That was helpful, Bill. I have a high opinion of Polk Audio due to having a
set of their two piece, three way speakers in three cars. The original car
stereo equipment was re-installed in a second car. Some pieces crapped out
and were replaced, but the Polk's made it to a third car, and they looked
and sounded like new throughout until the third car was sold with them still
in it. Very rugged. As a comparison, the Infinity sub's surround
disintegrated in the second car.
Along with a couple digital cables, I obtained a set of XLR cables from
MonoPrice.com. They aren't very expensive there so I took a chance. I
believe cables will "break-in" and sound typically smoother less brittle
over time.
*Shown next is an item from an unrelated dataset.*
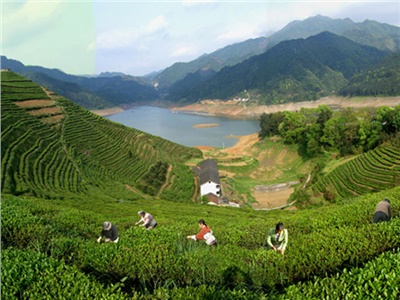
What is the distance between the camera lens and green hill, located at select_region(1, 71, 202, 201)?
30.4m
So it's too soon to tell, but initially the XLR's have increased
the base wallop, base tightness, and their is some overall added clarity.
Definitely better for listening to movies as is. Hopefully, they mellow
some over time for a little sweeter sound. The XLR's sound different
compared to the RCAs (old Monster M-series) for sure. If you have XLR
capability and need a little more control for a tighter sound, XLR's seem to
lean that way. I wish my sub had an XLR jack. BTW, my preamp and amp is
separated by about 9 feet so the cable length between them is somewhat long
and routed near and around all kinds of other wires (power, antenna,
speaker, line level) so based on reading at Polk forum, XLR cables should
reject noise in that type of situation.
The MonoPrice XLR's are beefy utilitarian, very flexible rubbery. They
appear to make a tight connection. I also picked up a pair of DVI > HDMI
adapters (nice) and that rounds out my experience with MonoPrice from which
the transaction and delivery went very well and quick.
"Bill Graham" <(E-Mail Removed)> wrote:
> Kele wrote:
>> What are the benefits of balanced (XLR) cables is any?